If and when you wonder whether God exists or not, ask this question. Do you really think that the universe appeared out of nowhere by chance for no reason? I once had a young woman explain to me that she was an atheist because “everything is random," she said. But we couldn’t get further into the conversation because she was on a tight schedule and was in a hurry to get to the airport to catch a plane. But I felt like saying, “If everything is random, what’s the hurry to catch a plane? It probably won’t be there.” If everything is random, why does everyone here today have plans for this afternoon? And plans for the week to come? How is it that we live in such a highly organized world?
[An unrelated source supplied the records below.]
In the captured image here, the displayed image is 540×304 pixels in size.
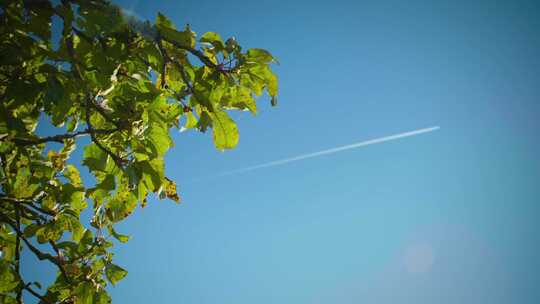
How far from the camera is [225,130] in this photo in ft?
6.46

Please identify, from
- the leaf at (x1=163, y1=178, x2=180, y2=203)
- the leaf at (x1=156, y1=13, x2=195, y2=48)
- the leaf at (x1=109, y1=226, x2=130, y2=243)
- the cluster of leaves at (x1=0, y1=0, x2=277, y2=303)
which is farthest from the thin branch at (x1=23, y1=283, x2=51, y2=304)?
the leaf at (x1=156, y1=13, x2=195, y2=48)

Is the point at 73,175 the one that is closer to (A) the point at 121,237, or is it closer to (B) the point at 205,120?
(A) the point at 121,237

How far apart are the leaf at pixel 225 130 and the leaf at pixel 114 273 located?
1.42m

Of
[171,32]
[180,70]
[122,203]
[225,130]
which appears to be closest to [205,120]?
[225,130]

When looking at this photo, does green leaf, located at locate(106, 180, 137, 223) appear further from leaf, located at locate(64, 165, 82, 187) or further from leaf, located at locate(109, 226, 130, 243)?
leaf, located at locate(64, 165, 82, 187)

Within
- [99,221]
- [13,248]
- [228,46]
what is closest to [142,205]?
[99,221]

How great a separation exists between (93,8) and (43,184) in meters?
1.47

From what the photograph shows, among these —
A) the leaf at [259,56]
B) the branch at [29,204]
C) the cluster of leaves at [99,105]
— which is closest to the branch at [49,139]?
the cluster of leaves at [99,105]

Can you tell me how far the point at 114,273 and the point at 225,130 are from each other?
1525 mm

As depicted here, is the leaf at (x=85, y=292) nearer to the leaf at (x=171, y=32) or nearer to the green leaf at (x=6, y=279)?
the green leaf at (x=6, y=279)

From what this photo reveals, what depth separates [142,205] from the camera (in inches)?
90.3

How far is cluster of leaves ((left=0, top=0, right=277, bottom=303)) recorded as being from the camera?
1.65m

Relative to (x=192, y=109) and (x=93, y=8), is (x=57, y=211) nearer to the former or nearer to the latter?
(x=192, y=109)

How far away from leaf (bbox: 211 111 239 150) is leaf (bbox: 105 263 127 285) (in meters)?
1.42
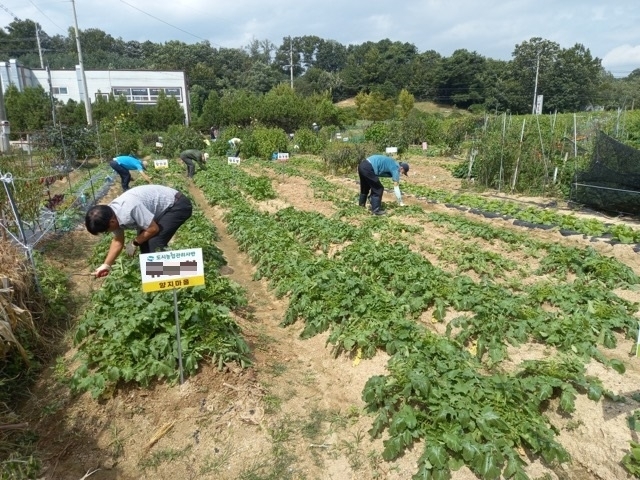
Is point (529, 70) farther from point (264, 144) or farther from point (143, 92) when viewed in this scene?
point (264, 144)

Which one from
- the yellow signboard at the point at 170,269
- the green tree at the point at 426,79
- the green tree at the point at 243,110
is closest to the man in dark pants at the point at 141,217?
the yellow signboard at the point at 170,269

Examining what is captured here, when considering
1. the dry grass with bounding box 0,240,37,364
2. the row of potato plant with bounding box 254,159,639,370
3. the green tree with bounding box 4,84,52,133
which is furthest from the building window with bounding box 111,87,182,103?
the row of potato plant with bounding box 254,159,639,370

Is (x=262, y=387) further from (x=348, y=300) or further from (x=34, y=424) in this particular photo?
(x=34, y=424)

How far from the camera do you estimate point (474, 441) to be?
8.87 ft

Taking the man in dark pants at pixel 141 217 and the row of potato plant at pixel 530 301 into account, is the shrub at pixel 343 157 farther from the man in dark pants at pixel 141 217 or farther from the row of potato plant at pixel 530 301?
the man in dark pants at pixel 141 217

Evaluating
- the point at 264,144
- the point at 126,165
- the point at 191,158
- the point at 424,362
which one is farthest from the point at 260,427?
the point at 264,144

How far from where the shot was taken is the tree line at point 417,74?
188 ft

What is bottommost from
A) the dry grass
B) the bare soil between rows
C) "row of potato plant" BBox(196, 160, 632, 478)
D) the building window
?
the bare soil between rows

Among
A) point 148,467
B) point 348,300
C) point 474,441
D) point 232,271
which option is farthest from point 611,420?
point 232,271

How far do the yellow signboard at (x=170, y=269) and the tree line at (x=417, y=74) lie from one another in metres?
43.9

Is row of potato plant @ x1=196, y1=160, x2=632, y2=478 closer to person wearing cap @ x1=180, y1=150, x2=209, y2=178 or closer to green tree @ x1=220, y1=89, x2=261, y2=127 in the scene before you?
person wearing cap @ x1=180, y1=150, x2=209, y2=178

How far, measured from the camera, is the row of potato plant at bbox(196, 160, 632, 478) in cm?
276

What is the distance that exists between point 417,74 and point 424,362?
69.3 meters

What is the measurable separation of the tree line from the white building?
3752 mm
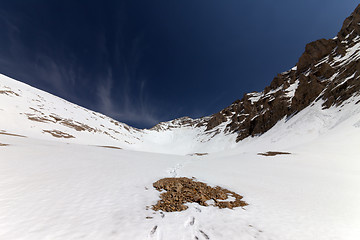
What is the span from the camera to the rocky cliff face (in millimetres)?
34938

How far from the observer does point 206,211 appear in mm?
6082

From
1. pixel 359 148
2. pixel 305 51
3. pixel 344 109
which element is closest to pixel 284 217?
pixel 359 148

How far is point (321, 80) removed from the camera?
46.3 meters

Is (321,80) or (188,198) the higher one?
(321,80)

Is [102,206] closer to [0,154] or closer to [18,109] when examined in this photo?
[0,154]

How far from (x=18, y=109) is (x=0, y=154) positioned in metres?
59.1

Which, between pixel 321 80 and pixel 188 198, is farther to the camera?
A: pixel 321 80

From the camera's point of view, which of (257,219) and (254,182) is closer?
(257,219)

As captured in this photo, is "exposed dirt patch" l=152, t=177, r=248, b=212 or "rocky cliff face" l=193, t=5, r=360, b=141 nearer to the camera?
"exposed dirt patch" l=152, t=177, r=248, b=212

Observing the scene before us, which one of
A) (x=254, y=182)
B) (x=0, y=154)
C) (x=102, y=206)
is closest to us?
(x=102, y=206)

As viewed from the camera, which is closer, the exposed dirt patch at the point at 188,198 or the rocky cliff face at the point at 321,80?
the exposed dirt patch at the point at 188,198

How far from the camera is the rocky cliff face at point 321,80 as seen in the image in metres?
34.9

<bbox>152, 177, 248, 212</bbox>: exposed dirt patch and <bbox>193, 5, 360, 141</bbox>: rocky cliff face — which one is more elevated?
<bbox>193, 5, 360, 141</bbox>: rocky cliff face

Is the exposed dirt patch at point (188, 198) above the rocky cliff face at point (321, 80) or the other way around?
the other way around
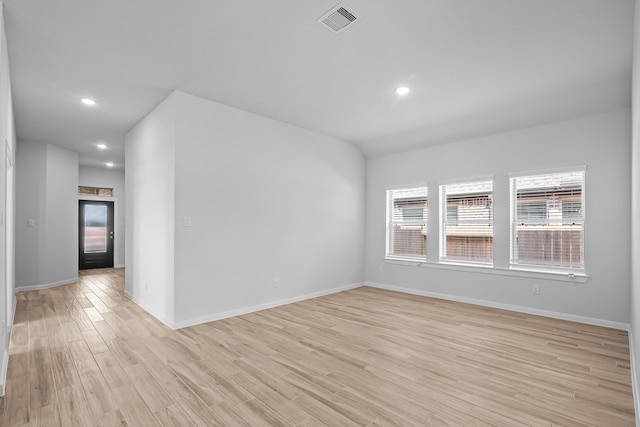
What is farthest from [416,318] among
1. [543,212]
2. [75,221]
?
[75,221]

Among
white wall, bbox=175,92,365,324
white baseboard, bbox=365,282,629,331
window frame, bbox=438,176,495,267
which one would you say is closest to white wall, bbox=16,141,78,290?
white wall, bbox=175,92,365,324

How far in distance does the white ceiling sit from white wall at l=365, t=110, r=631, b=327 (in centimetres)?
29

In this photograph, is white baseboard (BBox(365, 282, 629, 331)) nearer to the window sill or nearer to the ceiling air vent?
the window sill

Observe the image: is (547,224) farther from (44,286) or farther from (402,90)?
(44,286)

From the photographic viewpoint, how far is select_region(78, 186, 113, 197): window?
8.70m

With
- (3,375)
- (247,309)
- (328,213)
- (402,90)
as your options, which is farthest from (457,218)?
(3,375)

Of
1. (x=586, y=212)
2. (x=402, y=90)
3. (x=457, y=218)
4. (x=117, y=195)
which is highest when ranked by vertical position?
(x=402, y=90)

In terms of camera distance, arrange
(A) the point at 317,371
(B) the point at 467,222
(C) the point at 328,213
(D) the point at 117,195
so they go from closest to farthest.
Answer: (A) the point at 317,371 → (B) the point at 467,222 → (C) the point at 328,213 → (D) the point at 117,195

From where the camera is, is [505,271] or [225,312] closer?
[225,312]

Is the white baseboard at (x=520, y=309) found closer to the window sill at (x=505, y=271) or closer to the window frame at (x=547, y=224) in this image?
the window sill at (x=505, y=271)

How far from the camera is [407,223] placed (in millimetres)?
6176

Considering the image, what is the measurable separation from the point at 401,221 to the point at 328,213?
1.55 metres

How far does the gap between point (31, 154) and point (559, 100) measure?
30.1 feet

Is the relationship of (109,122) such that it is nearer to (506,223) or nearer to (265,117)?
(265,117)
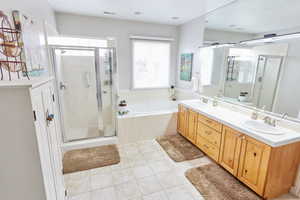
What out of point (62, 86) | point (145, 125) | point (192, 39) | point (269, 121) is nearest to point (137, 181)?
point (145, 125)

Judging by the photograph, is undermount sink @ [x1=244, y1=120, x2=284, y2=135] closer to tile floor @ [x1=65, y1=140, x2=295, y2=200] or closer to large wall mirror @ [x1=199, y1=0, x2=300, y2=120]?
large wall mirror @ [x1=199, y1=0, x2=300, y2=120]

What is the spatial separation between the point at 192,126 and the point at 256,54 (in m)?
1.54

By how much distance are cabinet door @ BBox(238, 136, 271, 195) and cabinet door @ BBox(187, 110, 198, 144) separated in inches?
36.8

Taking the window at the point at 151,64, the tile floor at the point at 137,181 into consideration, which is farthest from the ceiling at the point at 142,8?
the tile floor at the point at 137,181

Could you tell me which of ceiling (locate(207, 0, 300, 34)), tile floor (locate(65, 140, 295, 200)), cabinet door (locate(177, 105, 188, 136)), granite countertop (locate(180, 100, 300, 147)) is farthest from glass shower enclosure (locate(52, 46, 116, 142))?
ceiling (locate(207, 0, 300, 34))

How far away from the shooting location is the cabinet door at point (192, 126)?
2.78 meters

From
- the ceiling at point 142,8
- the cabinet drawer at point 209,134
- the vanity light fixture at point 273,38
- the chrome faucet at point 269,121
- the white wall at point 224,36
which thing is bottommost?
the cabinet drawer at point 209,134

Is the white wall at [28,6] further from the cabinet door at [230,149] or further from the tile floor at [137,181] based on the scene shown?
the cabinet door at [230,149]

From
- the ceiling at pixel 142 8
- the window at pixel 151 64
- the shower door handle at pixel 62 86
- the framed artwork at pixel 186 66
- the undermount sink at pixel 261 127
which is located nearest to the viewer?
the undermount sink at pixel 261 127

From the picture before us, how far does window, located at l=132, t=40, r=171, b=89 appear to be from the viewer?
397 cm

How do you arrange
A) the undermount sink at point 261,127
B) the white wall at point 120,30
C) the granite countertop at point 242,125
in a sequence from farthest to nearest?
1. the white wall at point 120,30
2. the undermount sink at point 261,127
3. the granite countertop at point 242,125

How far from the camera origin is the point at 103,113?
10.5ft

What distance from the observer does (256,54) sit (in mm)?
2271

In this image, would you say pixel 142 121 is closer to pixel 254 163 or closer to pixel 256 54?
pixel 254 163
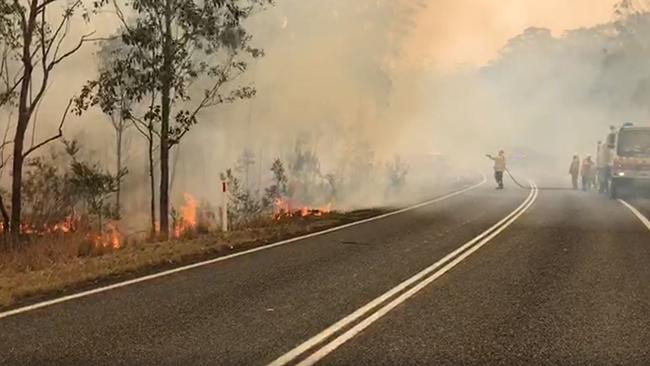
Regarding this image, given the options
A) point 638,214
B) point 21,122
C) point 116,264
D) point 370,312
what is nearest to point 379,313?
point 370,312

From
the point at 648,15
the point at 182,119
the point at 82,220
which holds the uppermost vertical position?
the point at 648,15

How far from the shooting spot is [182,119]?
19844mm

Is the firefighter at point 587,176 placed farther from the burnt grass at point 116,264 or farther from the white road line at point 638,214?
the burnt grass at point 116,264

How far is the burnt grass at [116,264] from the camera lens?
324 inches

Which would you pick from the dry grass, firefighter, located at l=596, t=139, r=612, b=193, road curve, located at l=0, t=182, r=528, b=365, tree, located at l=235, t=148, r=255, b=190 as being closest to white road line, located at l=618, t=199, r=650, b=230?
firefighter, located at l=596, t=139, r=612, b=193

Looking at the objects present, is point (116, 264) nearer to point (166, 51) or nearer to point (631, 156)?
point (166, 51)

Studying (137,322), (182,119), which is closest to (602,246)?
(137,322)

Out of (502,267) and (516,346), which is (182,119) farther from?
(516,346)

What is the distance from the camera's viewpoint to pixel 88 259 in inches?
434

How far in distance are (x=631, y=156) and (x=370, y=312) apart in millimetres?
20675

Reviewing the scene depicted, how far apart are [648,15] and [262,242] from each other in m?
78.7

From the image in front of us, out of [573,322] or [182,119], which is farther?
[182,119]

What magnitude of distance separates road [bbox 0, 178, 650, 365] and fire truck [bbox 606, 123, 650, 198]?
13.4 m

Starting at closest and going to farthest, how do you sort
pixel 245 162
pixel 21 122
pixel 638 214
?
1. pixel 21 122
2. pixel 638 214
3. pixel 245 162
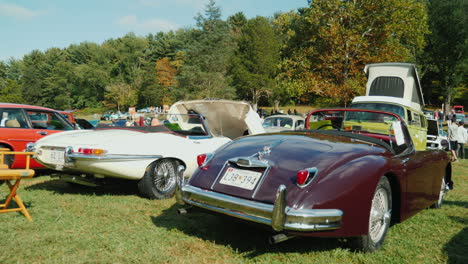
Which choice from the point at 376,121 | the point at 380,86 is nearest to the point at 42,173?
the point at 376,121

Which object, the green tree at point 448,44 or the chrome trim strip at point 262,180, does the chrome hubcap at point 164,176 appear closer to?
the chrome trim strip at point 262,180

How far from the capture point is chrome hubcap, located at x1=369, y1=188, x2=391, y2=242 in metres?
3.34

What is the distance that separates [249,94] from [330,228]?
2081 inches

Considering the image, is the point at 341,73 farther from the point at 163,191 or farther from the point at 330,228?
the point at 330,228

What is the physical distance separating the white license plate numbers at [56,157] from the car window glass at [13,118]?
7.86 feet

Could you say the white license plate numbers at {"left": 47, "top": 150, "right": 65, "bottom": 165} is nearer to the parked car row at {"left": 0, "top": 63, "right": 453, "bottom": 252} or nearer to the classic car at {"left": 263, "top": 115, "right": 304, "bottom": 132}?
the parked car row at {"left": 0, "top": 63, "right": 453, "bottom": 252}

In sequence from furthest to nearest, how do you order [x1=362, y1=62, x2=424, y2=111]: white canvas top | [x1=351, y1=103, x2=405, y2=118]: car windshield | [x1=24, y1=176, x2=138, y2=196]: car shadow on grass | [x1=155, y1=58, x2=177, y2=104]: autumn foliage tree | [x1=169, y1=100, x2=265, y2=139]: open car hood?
[x1=155, y1=58, x2=177, y2=104]: autumn foliage tree, [x1=362, y1=62, x2=424, y2=111]: white canvas top, [x1=351, y1=103, x2=405, y2=118]: car windshield, [x1=169, y1=100, x2=265, y2=139]: open car hood, [x1=24, y1=176, x2=138, y2=196]: car shadow on grass

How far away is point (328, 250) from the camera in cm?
337

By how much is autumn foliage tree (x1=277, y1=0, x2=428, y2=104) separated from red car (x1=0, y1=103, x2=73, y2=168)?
22586 millimetres

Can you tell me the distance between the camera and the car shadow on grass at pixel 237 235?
3400 mm

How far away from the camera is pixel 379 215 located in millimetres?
3420

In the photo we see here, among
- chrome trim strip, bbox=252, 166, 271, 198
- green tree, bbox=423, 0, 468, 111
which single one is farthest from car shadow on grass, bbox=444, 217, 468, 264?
green tree, bbox=423, 0, 468, 111

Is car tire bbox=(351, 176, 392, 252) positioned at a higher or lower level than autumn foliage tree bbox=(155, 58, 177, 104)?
lower

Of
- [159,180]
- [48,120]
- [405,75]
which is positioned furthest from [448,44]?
[159,180]
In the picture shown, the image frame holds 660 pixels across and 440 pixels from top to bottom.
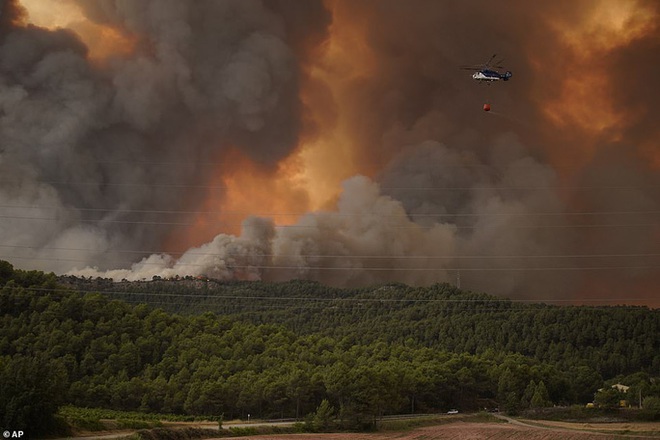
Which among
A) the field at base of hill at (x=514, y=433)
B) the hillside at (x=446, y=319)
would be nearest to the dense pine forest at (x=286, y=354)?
the hillside at (x=446, y=319)

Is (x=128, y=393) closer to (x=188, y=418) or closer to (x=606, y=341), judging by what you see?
(x=188, y=418)

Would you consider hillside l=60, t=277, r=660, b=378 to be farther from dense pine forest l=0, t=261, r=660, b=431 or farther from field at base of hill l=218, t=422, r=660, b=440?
field at base of hill l=218, t=422, r=660, b=440

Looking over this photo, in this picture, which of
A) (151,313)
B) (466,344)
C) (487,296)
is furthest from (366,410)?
(487,296)

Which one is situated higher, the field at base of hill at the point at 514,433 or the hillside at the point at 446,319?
the hillside at the point at 446,319

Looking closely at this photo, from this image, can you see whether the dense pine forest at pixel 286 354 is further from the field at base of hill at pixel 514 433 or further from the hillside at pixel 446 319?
the field at base of hill at pixel 514 433

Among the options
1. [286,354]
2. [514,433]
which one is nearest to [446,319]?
[286,354]

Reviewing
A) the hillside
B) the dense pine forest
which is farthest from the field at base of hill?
the hillside

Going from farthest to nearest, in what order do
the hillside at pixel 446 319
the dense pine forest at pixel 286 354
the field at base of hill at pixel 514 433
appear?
the hillside at pixel 446 319
the dense pine forest at pixel 286 354
the field at base of hill at pixel 514 433

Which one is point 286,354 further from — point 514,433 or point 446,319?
point 446,319
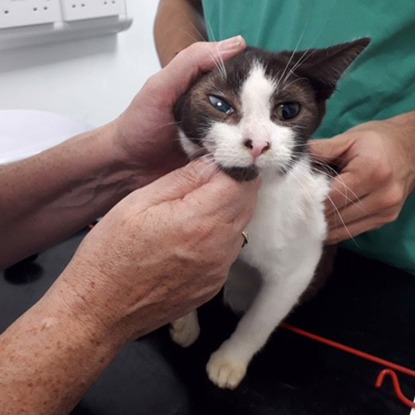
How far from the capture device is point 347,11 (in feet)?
2.71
Human beings are builders and planners and organizers. If everything is random, how did we get that ability and felt need to put everything in order? We got it from the Creator who created this perfectly balanced world for us, in whose image we are made. Don’t let the secular society psyche you out. There is every good reason to believe in God and no good reason not to. Modern science supports that view. As Saint Paul said in this letter to the Romans, open your eyes and look at the world around you. Life is not absurd, and this planet is no accident. Those who don’t believe in God have no excuse (Romans 1.20).